説明

電線支持部への他物接近防止具

【課題】
被覆電線支持部付近の充電部に他物が接近することを防止する接近防止具を提供することを課題とする。
【解決手段】
本発明の飛来物の電線支持部接近防止具は、被覆線に接触した飛来物が前記被覆線に接触したまま前記被覆線に沿って移動することを防ぐための防止具であって、円筒を構成する円周の一点から円筒の長手方向に切り開いた形状の円筒部と、前記円筒部の外周に沿った鍔上の鍔部とを備え、可撓性のある素材からなることを特長とする

【発明の詳細な説明】
【技術分野】
【0001】
本発明は、被覆電線が支持物上で支持されている箇所付近で、充電部が外部との接触が可能となっている部位へ、飛来物等の異物が接触し短絡あるいは地絡事故となることを防ぐ技術に関する。
【背景技術】
【0002】
電線を保持し、絶縁を保持する碍子を直接被覆することにより、短絡あるいは地絡事故となることを防ぐ碍子被覆部材が知られている。(例えば、特許文献1参照)
【先行技術文献】
【特許文献】
【0003】
【特許文献1】特開2006−216514号公報
【発明の概要】
【発明が解決しようとする課題】
【0004】
木の枝やビニール紐といった飛来物が風により飛来し電線に掛着することがある。電線が完全に被覆されている箇所では飛来物が接触しても被覆により電線は絶縁されている状態であるから、すぐに地絡あるいは短絡事故とはならない。ただし、一度掛着した飛来物は自然には落下せず、電線に掛着したまま移動し、電線が支持物上で支持された箇所で留まることが多い。電線が支持物上で支持されている箇所で、例えば柱上クランプの様に充電部がカバー等で被覆されており、カバーと充電部との間にすき間がある部位は、この飛来物によって地絡あるいは短絡事故となることがある。

● データ抜粋:
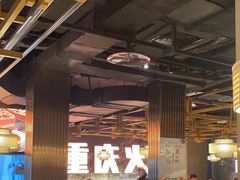 -晓宇重庆火锅(赛格国际购物中心店)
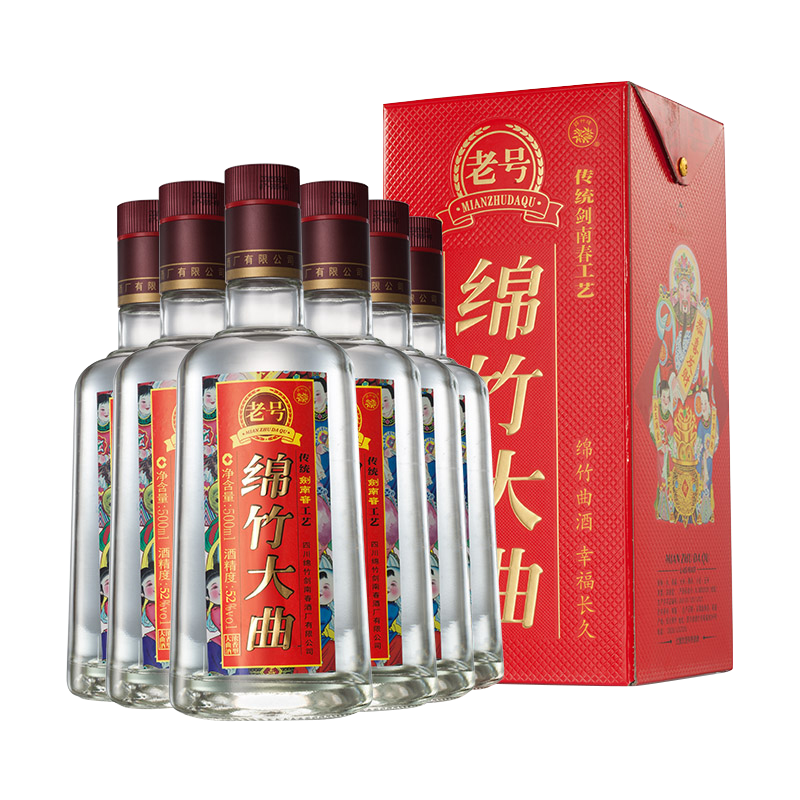 剑南春老号绵竹大曲（红盒）52度 500ml*6瓶整箱装白酒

● 課題項目 1:
接近防止具の説明文について、次の問いに答えよ。
(a) 本発明の防止具は、どのような素材からなるとされているか。
(b) 背景技術で挙げられている碍子被覆部材は、何を直接被覆するものか。
(c) 飛来物の例として挙げられているものは何か。
● 課題項目 2:
接近防止具の説明文を、最後の文の後から書き継げ。

● 結果 1:
(a) 可撓性のある素材
(b) 電線を保持し、絶縁を保持する碍子
(c) 木の枝やビニール紐

● 結果 2:
【0005】
このような短絡あるいは地絡事故防ぐ方法として、電線を支持する箇所の充電部と支持部を直接覆うことにより外部との接触ができないようにする方法があるが、電力系統内で電線を支持する箇所の充電部の数(対策が必要な箇所)は極めて多数であり、対策を行う場合のコストも大きなものとなる。
【0006】
さらに、電線を支持する箇所の充電部を覆った場合、覆われた充電部は放熱が十分に行われないことから高温となり、充電部付近で被覆物が溶けてしまい、この溶けた被覆により短絡あるいは地絡事故となることもある。そのため、上記のような被覆物は、電線に流れる電流値が大きい箇所には取り付けられないという課題がある。
【0007】
本発明はこのような課題に鑑みてなされたものであり、充電部での放熱は十分に行うことができ、作業性がよく、コストが安い、充電部への飛来物の接近を防ぐ接近防止具を提供することを目的とする。
【課題を解決するための手段】
【0008】
本発明は、被覆線に接触した飛来物が前記被覆線に接触したまま前記被覆線に沿って移動することを防ぐための防止具であって、円筒を構成する円周の一点から円筒の長手方向に切り開いた形状の円筒部と、前記円筒部の外周に沿った鍔上の鍔部とを備え、可撓性のある素材からなることを特長とする飛来物の電線支持部への接近防止具である。
【0009】
本発明の接近防止具の円筒部は、円筒の一端の直径を他端より細くすることにより、この円筒部の細くなった端部を電線に取り付けた際の滑り止めとすることもできる。
【0010】
また、本発明の接近防止具の鍔部は、円筒部に対し傾いた形状とすることもできる。この傾きにより、本接近防止具を電線に取り付けるために、円筒部を広げる作業を容易に行うことができる。
【0011】
さらに、本発明の接近防止具の円筒部の内側面にゴムスポンジのような弾性部材を配し、電線に取り付けた際の滑り止めとしてもよい。
【発明の効果】
【0012】
本発明に係る接近防止具を用いることにより、作業性がよいため、作業時間を短縮でき、充電部での放熱は接近防止具の取り付け前と同様に行うことができ、かつ充電部を覆う場合に比べ防止具の製造に要する材料が少なくてすむことからコストの低減を可能にすることができる。
【図面の簡単な説明】
【0013】
【図1】本実施形態の接近防止具の斜傾図である。
【図2】本実施形態の接近防止具の斜傾図である。
【図3】本実施形態の接近防止具を被覆線に取り付けた状態の図である。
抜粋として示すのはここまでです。